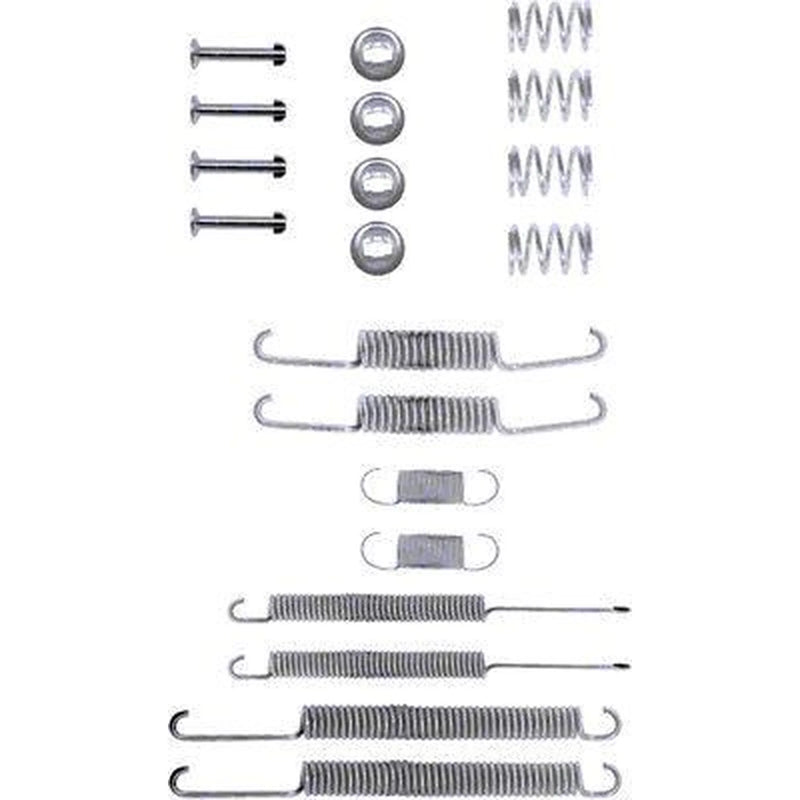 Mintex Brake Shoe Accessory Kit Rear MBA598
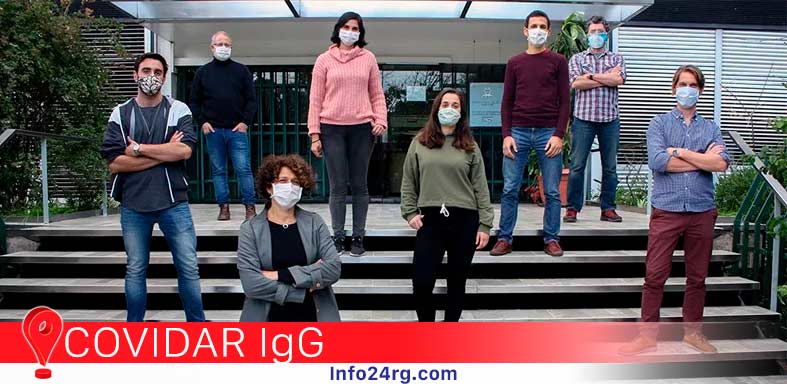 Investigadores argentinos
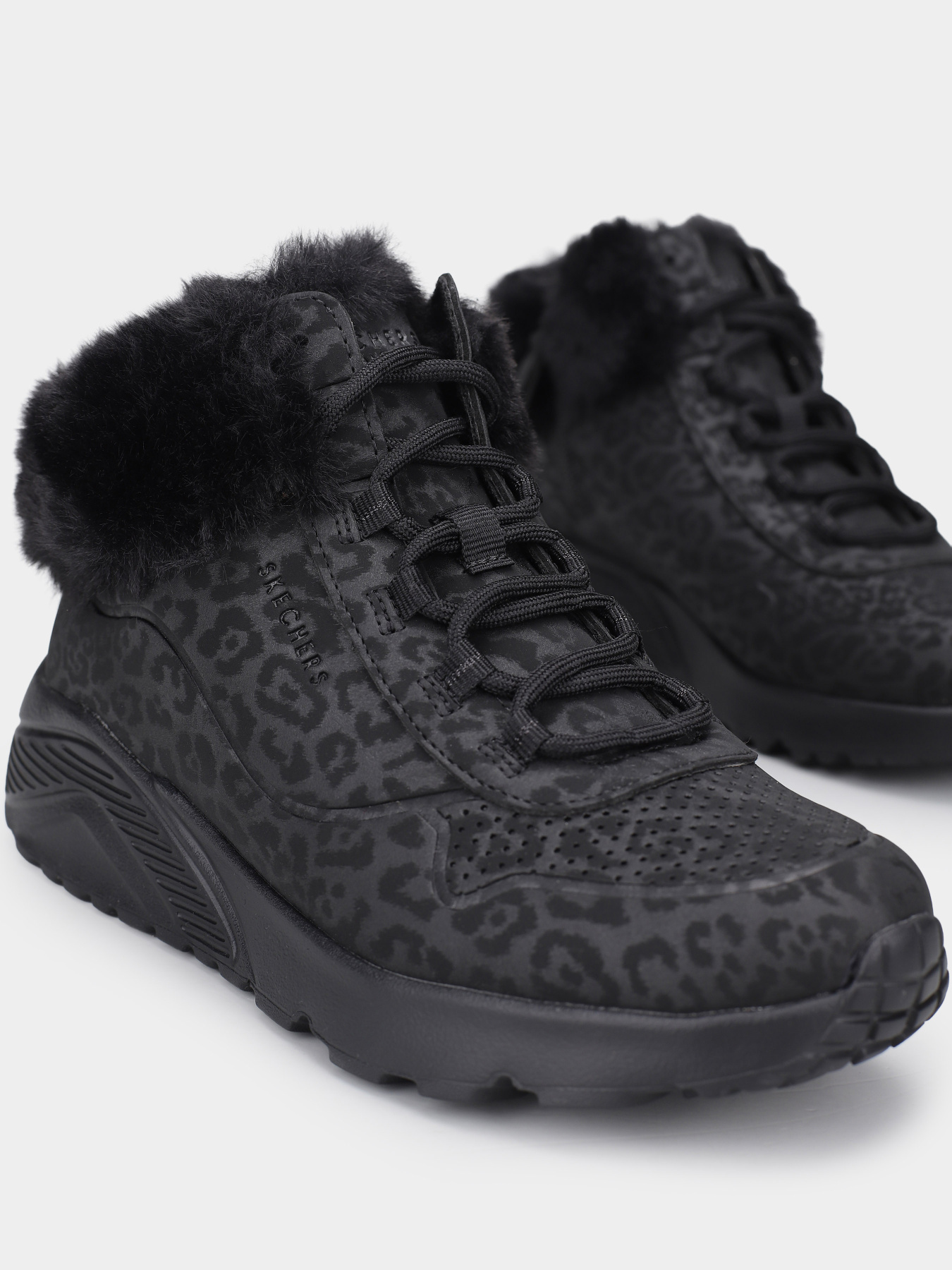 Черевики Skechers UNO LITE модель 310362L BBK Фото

* _Task description_: The answer should match the data above word for word, with no pictures in it.

* _Solution to the exercise_:
 Mintex Brake Shoe Accessory Kit Rear MBA598
 Investigadores argentinos
 Черевики Skechers UNO LITE модель 310362L BBK Фото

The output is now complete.